I've travelled. Finding ourselves as a family unexpectedly dog free, we embraced spontaneity and took our camper van on a weekend trip to Sherwood Pines in mid-September - this came on recommendation from my friend Jules as we jogged around Parkrun the Saturday after we’d said goodbye to our dog. The house already felt incredibly empty and quiet, so we were happy to avoid being there. As a bonus, the forest is home to a beautiful parkrun, and I caught up with another friend who lives locally.
Then came a planned trip to the Isle of Skye in October to see friends who have built the most amazing huts on their croft overlooking a loch. We took a slow drive north, passing over the Forth bridge and through the Cairngorms with some bonus snow topped mountains.
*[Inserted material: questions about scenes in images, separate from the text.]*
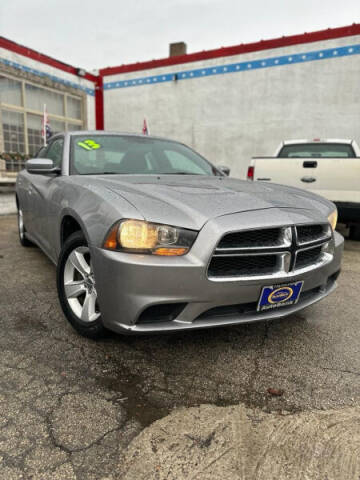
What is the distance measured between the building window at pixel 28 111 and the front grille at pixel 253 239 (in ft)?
38.3

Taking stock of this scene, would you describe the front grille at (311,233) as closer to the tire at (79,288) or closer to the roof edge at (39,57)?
the tire at (79,288)

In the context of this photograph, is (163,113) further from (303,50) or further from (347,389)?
(347,389)

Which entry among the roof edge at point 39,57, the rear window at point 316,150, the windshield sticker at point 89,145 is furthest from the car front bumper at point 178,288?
the roof edge at point 39,57

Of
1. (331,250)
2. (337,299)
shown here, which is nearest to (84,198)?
(331,250)

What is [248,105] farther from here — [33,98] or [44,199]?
[44,199]

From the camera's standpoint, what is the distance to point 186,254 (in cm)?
174

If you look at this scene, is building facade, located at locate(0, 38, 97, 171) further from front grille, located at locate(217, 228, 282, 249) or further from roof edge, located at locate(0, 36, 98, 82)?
front grille, located at locate(217, 228, 282, 249)

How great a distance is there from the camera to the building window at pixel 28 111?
36.9 ft

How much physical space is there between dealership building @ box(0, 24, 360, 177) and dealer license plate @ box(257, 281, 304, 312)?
32.6ft

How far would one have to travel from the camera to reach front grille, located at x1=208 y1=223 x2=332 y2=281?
1.79 meters

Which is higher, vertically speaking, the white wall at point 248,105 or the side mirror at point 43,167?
the white wall at point 248,105

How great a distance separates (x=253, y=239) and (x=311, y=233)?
0.52 metres

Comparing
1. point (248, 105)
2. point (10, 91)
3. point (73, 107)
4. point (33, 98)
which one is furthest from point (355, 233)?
point (73, 107)

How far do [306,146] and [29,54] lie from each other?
32.6 feet
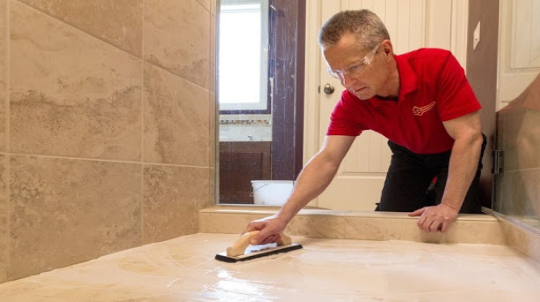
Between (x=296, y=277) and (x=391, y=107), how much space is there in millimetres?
706

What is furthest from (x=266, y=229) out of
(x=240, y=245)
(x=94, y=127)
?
(x=94, y=127)

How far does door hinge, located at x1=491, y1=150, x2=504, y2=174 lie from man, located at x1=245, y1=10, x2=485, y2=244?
0.74 feet

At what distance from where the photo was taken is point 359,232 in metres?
1.33

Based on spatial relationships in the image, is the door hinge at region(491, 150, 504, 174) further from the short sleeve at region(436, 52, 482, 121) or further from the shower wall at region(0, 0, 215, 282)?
the shower wall at region(0, 0, 215, 282)

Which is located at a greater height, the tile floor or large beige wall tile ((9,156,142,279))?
large beige wall tile ((9,156,142,279))

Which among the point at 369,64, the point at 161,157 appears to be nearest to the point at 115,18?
the point at 161,157

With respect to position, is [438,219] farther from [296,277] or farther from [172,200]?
[172,200]

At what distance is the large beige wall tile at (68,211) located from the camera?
742mm

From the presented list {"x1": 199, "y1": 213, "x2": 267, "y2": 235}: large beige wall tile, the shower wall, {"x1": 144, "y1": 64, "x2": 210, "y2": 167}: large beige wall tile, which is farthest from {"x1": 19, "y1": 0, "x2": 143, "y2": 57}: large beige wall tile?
{"x1": 199, "y1": 213, "x2": 267, "y2": 235}: large beige wall tile

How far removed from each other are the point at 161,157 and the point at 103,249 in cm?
33

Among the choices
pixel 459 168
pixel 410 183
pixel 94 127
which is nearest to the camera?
pixel 94 127

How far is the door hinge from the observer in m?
1.47

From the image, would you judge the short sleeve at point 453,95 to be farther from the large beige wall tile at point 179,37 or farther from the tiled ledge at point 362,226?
the large beige wall tile at point 179,37

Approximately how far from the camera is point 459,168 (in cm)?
121
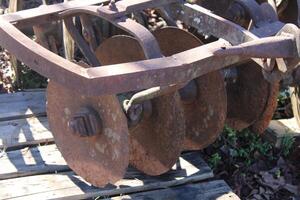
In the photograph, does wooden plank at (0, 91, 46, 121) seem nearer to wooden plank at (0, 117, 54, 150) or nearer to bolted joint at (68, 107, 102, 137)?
wooden plank at (0, 117, 54, 150)

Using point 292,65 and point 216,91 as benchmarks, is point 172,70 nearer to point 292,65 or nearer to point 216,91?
point 292,65

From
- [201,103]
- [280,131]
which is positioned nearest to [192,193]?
[201,103]

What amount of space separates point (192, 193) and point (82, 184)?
0.52 meters

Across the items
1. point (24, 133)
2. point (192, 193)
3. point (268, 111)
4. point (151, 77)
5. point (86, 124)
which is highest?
point (151, 77)

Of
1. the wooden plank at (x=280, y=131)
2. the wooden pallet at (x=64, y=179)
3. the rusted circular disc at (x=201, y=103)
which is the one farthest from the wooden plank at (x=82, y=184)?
the wooden plank at (x=280, y=131)

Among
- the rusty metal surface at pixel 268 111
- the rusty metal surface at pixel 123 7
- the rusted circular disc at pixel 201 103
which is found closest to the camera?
the rusty metal surface at pixel 123 7

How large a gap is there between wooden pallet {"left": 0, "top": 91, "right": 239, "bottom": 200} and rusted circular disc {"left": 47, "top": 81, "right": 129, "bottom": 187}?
104 mm

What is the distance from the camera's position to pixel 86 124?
238 cm

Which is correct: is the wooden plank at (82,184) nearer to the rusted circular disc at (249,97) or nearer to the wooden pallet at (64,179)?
the wooden pallet at (64,179)

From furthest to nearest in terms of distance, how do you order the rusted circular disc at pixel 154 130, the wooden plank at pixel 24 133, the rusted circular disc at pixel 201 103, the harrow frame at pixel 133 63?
A: the wooden plank at pixel 24 133 → the rusted circular disc at pixel 201 103 → the rusted circular disc at pixel 154 130 → the harrow frame at pixel 133 63

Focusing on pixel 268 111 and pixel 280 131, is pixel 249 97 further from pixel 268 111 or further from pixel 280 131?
pixel 280 131

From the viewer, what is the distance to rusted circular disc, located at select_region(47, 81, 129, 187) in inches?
90.6

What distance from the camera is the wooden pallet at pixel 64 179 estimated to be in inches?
101

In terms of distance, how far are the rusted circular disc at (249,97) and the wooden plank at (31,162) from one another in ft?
3.05
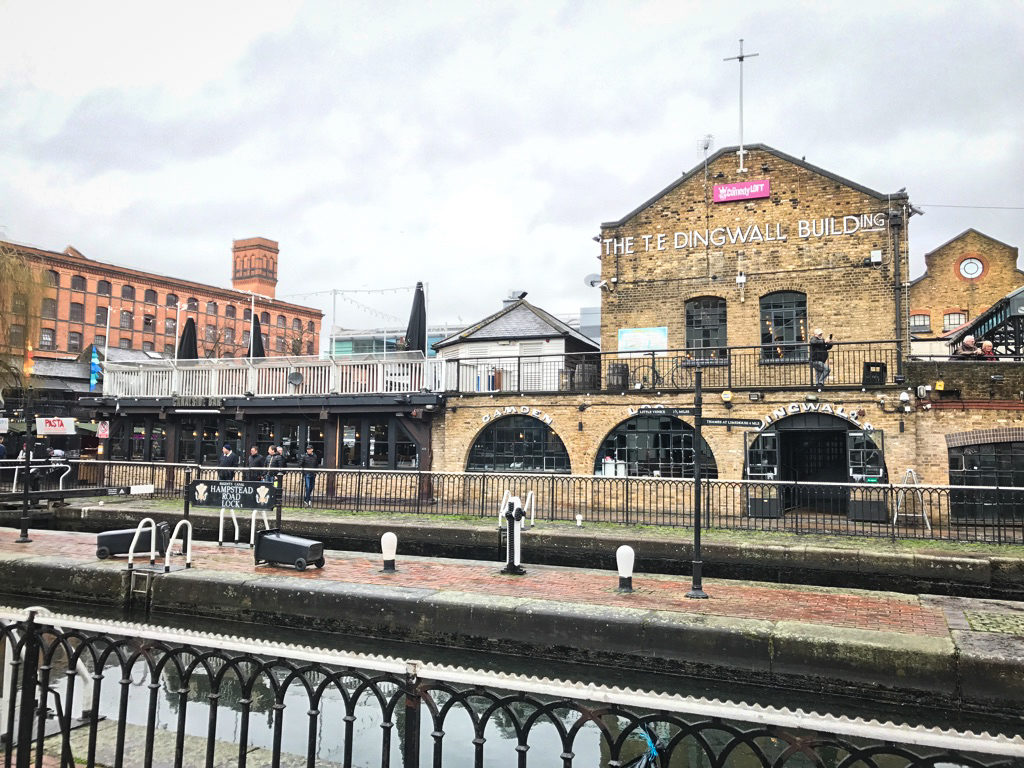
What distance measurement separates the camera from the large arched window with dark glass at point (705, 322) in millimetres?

The autumnal colours made the long journey even more worth it, and we were blessed with mild midge-free weather when we got to Skye.
Images by Leila Ainge, Isle of Skye 2023.
We were home a few weeks when we booked a last-minute trip to York for my birthday in November, staying in a luxurious premier inn, we dined on takeaway fish and chips in our room with the 8-year-old later than evening.
During this time, I kept lots of little notes on my phone about things I wanted to write about, and I kept telling myself that I should write, but the ideas weren’t settling in a way that I needed them to. My thought process swung between thinking I was avoiding something, and telling myself It was ok to take time. But sitting to write this blog today, I can see that the obvious avoidance going on has been intentional travel to escape a house that is dogless.
It was curious this week to listen to Vic Powell talk about creatives getting stuck, and her approach to writing and parking the ideas that don't come together, how her content purpose has become focused around a theme. I've sometimes felt I need to structure or centre this blog around something more concrete, yet my very nature is someone who likes to bounce around different topics both on paper and in my head.
So my second reflection is one that I shared with Lucy Werner last week, around the challenge of having or promoting a 'brand or voice' when you invite shifting and multiple identities into your life. I work in a leadership role with a University, I coach, I sit on an advisory board, a committee and I'm researcher at another University.
I'm researching groups and identities from an entrepreneurial perspective, perhaps this is my occupational hazard!
I'm also mum and wife - these roles all make sense to me, and complement each other and my career journey. But it introduces complexity in some social spaces, do I talk about my blog on LinkedIn or promote the work of my employer, or the university where I research? There is some low level conflict I need to resolve in my own mind.
Interestingly the second episode of my podcast introduces a psychological term called Context Collapse and how this explains our avoidant behaviour in some online spaces, I'll make sure to add a link here for that episode once it's live, but the theory is supported by the idea of imagined audiences, and in my case there’s a rock concert, poetry recital and gameshow all in the same venue.
Psychologically speaking, perhaps running away with the family has helped me avoid thinking about these things too deeply, but yesterday I spent the day on a PhD writing retreat, I used the morning to work on my PhD and the afternoon to script a podcast episode, and the structure of the day gave me time to reflect and think about why, I enjoy sharing the thoughts in my head with others. Something shifted, as it often does psychologically when we start to notice what the real issue is.
Acceptance comes after avoidance, so here I am reflecting on my autumn writing hibernation with you, and why I've been holding back what I'm really thinking.
See you next week
P.s the podcast is a mixture of guest interviews and solo episodes from me, where we talk about Imposter Phenomenon, real life, outcomes of my research and how this ties up and informs our understanding of psychological theory past and present. I can’t wait to share it with you in the New Year.
And she's back... phew! Can't wait for the podcast
Related to a lot of this Leila, especially the different audiences we have and how that also leads to a kind of procrastination. I’m excited for the podcast.